== Extract provided

The second one, though, would probably fare better. Telekinesis could keep the Dalek's gunstick pointing in the wrong direction (or spin the Dalek's middle section around to face away) long enough for the Jedi to get into lightsaber range...and lightsabers, traditionally speaking, have been shown to be able to cut through anything. (We could argue the strength of the force-field at the lightsaber's core versus the strength of the force-field surrounding the Dalek (as exhibited in 'Doomsday', natch) but it'd be a moot point. There's not enough evidence to judge, and writerly fiat would trump real-world physics here.) So basically, the Jedi could slice up the Dalek like a layer cake, albeit a large one with a very hideous exotic dancer inside.

So the answer is ultimately "yes". After a particularly hideous casualty to serve as a tactical lesson, a Jedi could take on a Dalek. The only problem is...there's very rarely just "a" Dalek. The Dalek philosophy tends to be, "Why send in a Dalek when you can send in two thousand Daleks to do the same job?" They're also not shy on using strategies that involve expendable Dalek troops. So after the first few Daleks bite it, the Daleks are either going to attack in numbers too massive for the Jedi to deal with, or they're just going to start self-destructing whenever a Jedi gets close to them and banking on the fact that they have more Daleks than the Jedi do Jedi. ("Jedi Do Jedi" is, of course, a fanfilm that Lucas came down pretty hard on with the cease and desists.)

If you want, you can factor in the Jedi Mind Trick, but let's face it--the Jedi Mind Trick never works in the big fights. In 'Feng Shui' terms, it succeeds against unnamed characters only. Random Dalek that you have to distract so that you can sneak past? Weak-willed. Angry Dalek exploding six inches away from you? Bad news for the Jedi.

Ultimately, I think that the Daleks would win through overwhelming force, which is pretty much did in the Jedi order last time, too. Be fun to watch, though.

15 comments:

Jugularjosh said...

I can't believe that I've become that guy who posts on a blog that he reads but has never previously posted to say, "Your analysis of Dalek vs. Jedi was deeply flawed!", and yet here I am.

====
== Supplied information

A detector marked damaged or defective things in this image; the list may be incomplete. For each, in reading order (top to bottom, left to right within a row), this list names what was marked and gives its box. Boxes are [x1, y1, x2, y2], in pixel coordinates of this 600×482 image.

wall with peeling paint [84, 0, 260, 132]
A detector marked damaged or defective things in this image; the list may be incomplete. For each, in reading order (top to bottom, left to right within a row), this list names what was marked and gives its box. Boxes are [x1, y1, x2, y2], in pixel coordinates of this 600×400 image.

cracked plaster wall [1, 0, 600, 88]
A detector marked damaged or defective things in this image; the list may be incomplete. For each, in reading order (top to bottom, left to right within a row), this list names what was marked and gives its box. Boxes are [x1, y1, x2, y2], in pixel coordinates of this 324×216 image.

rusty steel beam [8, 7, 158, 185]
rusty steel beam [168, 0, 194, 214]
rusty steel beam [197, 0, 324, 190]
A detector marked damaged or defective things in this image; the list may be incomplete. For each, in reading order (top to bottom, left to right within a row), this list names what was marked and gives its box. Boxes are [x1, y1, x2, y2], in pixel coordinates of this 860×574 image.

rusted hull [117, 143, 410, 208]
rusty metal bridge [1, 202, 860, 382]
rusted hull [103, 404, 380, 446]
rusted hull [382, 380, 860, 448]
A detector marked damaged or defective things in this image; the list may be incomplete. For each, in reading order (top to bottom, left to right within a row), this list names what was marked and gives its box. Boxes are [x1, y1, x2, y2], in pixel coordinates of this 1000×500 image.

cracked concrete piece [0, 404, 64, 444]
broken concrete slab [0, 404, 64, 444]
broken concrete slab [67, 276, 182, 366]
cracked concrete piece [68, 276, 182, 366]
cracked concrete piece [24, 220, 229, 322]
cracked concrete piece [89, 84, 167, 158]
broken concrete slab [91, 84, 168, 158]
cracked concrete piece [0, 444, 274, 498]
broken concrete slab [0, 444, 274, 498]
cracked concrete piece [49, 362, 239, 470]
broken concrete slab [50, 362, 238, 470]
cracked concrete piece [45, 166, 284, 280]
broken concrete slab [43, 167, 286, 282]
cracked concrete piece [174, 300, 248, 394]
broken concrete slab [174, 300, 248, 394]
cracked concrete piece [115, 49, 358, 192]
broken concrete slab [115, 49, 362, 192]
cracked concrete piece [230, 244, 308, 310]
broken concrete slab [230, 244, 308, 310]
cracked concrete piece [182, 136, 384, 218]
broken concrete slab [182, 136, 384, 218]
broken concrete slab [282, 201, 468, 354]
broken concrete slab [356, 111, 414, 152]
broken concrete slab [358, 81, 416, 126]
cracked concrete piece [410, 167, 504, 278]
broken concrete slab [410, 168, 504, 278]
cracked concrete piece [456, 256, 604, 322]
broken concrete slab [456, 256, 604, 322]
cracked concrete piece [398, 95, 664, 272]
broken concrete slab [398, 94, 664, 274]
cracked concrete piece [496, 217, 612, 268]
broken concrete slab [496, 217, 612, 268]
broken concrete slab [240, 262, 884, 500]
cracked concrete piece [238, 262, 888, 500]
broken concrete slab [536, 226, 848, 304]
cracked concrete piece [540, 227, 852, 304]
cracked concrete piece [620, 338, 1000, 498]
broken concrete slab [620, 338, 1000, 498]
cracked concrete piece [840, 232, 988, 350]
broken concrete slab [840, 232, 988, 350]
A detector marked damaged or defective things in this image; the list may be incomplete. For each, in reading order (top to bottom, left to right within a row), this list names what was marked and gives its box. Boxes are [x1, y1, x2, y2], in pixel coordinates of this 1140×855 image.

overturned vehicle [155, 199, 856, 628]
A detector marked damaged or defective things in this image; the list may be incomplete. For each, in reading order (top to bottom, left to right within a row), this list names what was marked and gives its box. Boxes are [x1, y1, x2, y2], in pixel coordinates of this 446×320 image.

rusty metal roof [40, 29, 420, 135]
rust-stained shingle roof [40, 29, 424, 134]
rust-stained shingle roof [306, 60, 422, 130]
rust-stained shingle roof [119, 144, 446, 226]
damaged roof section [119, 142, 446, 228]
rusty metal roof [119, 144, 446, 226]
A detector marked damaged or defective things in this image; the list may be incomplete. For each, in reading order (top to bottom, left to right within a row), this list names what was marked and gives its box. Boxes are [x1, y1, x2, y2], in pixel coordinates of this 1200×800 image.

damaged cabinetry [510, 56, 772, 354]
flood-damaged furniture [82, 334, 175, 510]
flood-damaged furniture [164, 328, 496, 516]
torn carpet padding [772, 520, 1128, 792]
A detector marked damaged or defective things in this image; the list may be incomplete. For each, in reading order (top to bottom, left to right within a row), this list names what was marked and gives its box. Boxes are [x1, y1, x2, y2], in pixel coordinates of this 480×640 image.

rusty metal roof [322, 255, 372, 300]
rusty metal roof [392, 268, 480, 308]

====

## What you will do
Can you copy the Jedi-versus-Dalek blog post above word for word, from its opening sentence through the end of the reader comment?

## Solution
The second one, though, would probably fare better. Telekinesis could keep the Dalek's gunstick pointing in the wrong direction (or spin the Dalek's middle section around to face away) long enough for the Jedi to get into lightsaber range...and lightsabers, traditionally speaking, have been shown to be able to cut through anything. (We could argue the strength of the force-field at the lightsaber's core versus the strength of the force-field surrounding the Dalek (as exhibited in 'Doomsday', natch) but it'd be a moot point. There's not enough evidence to judge, and writerly fiat would trump real-world physics here.) So basically, the Jedi could slice up the Dalek like a layer cake, albeit a large one with a very hideous exotic dancer inside.

So the answer is ultimately "yes". After a particularly hideous casualty to serve as a tactical lesson, a Jedi could take on a Dalek. The only problem is...there's very rarely just "a" Dalek. The Dalek philosophy tends to be, "Why send in a Dalek when you can send in two thousand Daleks to do the same job?" They're also not shy on using strategies that involve expendable Dalek troops. So after the first few Daleks bite it, the Daleks are either going to attack in numbers too massive for the Jedi to deal with, or they're just going to start self-destructing whenever a Jedi gets close to them and banking on the fact that they have more Daleks than the Jedi do Jedi. ("Jedi Do Jedi" is, of course, a fanfilm that Lucas came down pretty hard on with the cease and desists.)

If you want, you can factor in the Jedi Mind Trick, but let's face it--the Jedi Mind Trick never works in the big fights. In 'Feng Shui' terms, it succeeds against unnamed characters only. Random Dalek that you have to distract so that you can sneak past? Weak-willed. Angry Dalek exploding six inches away from you? Bad news for the Jedi.

Ultimately, I think that the Daleks would win through overwhelming force, which is pretty much did in the Jedi order last time, too. Be fun to watch, though.

15 comments:

Jugularjosh said...

I can't believe that I've become that guy who posts on a blog that he reads but has never previously posted to say, "Your analysis of Dalek vs. Jedi was deeply flawed!", and yet here I am.